Paréntesis: un uruguayo en Costa Rica

–Artículo invitado. Parte de la serie de las perspectivas latinoamericanas iniciado con Paréntesis: La vuelta al mundo según el alebrije y la salamandra.–

Foto de San José, por Diego A. Bonifacino

Foto de San José, por Diego A. Bonifacino


Soy uruguayo, llevo 8 años viviendo en Costa Rica y hoy les comparto lo que aún me sorprende o me llama la atención de éste hermoso país centroamericano.

En Costa Rica este es el mes de los abejones de mayo, este año llegaron un mes tarde. Son escarabajos voladores café claro y gorditos. Es fácil saber cuando uno se metió en la casa, se chocan contra todo y se escucha el crujir contra las paredes, el mismo de las cucarachas pero sin la parte asquerosa. Se golpean hasta quedar atontados o caer con las patas para arriba. Si fuera sólo uno, lo dejaría tranquilo para que recuperara sus sentidos, pero hay tantos que hay que aprovechar para sacarlos. Al principio los tiraba por la ventana anticipando que abrirían sus alas y los vería rebotar por el piso. Ahora los recojo y los coloco en una planta o en algún muro, cada vez me generan más simpatía.

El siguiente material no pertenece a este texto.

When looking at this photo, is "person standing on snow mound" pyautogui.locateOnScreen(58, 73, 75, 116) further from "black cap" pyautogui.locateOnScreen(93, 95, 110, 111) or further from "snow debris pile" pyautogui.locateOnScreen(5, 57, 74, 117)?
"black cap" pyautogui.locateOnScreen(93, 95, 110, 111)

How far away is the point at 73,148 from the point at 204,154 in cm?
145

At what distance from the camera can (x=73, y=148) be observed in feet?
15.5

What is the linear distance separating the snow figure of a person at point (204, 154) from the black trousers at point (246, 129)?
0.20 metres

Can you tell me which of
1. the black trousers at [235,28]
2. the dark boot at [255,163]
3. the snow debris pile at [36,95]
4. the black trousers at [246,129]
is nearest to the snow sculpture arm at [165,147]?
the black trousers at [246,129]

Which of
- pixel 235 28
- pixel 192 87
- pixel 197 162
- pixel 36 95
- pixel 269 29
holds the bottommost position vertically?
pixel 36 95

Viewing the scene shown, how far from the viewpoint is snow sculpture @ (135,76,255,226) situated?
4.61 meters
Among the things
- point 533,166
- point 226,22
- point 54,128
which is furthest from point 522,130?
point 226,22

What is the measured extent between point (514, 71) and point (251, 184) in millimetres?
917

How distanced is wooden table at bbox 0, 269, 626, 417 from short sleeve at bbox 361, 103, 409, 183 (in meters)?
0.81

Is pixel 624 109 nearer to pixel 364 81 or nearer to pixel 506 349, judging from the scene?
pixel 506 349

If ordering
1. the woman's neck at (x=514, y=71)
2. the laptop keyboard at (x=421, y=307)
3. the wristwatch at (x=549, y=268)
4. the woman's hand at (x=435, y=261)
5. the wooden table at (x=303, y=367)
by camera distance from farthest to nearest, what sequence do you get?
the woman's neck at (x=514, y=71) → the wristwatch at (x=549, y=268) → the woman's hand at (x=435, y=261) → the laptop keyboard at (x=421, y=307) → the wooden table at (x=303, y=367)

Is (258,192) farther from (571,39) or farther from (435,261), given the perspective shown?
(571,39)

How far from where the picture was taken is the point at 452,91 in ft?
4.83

También es el mes en que comienza el invierno. ¡También llegó tarde! Normalmente comienza en mayo y sigue hasta noviembre. Invierno en Costa Rica no quiere decir frío, aquí quiere decir lluvia. No es una lluvia deprimente, es intensa, las gotas son tan grandes que hacen sonar el piso, un techo de lata se convierte en una orquestra descontrolada. Cae más agua cada mes hasta alcanzar su máximo en octubre. La verdad que me gusta y esto tal vez lo pueda decir porque madrugo, las mañanas siempre están asoleadas.

San José es un valle y yo vivo en las montañas del sur. Estoy a quince minutos del centro y a cinco minutos de estar perdido en el medio del bosque caminando al borde de un río. Si lo sigo durante una hora, llego a una catarata espectacular. Esta es otra cosa que me encanta de vivir aquí.

Costa Rica es un país verde, la vegetación se desborda, inclusive en los lugares desarrollados todavía se ve la furia de la naturaleza rompiendo baldosas, enredaderas trepando paredes y la humedad comiendo lo que esté en su camino. Las calles son muestra del verde del país. Lo considero como uno de los atractivos del país, poder venir aquí a perderse por calles repletas de huecos, tener que cruzar ríos porque no hay puentes. (El slogan de Toyota ha sido: ¡maltrátelo!)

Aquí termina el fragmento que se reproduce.